■ Source data
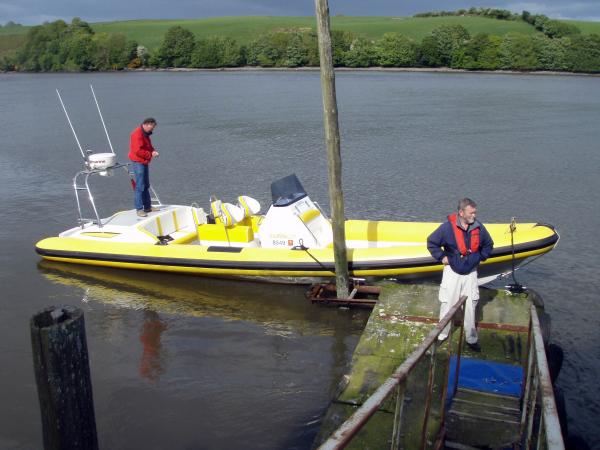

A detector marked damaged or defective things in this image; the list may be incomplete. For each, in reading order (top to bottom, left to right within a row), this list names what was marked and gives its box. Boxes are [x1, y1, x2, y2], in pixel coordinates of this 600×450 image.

rusted metal frame [316, 296, 466, 450]
rusty metal railing [318, 296, 468, 450]
rusted metal frame [390, 380, 408, 450]
rusted metal frame [420, 342, 438, 450]
rusted metal frame [520, 312, 536, 436]
rusty metal railing [524, 304, 564, 448]
rusted metal frame [532, 304, 564, 448]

■ What you need to do
Reproduce every line of the items above word for word, omitting the pictures.

■ Full response
A detector marked damaged or defective things in this image; the list may be incomplete. For each, in reading order (top to bottom, left to right within a row), this list names what was marked and gives its box. Boxes are [x1, y1, x2, y2], in pixel coordinates of this 600×450 image.

rusted metal frame [316, 296, 466, 450]
rusty metal railing [318, 296, 468, 450]
rusted metal frame [390, 380, 408, 450]
rusted metal frame [420, 342, 438, 450]
rusted metal frame [520, 312, 536, 436]
rusty metal railing [524, 304, 564, 448]
rusted metal frame [532, 304, 564, 448]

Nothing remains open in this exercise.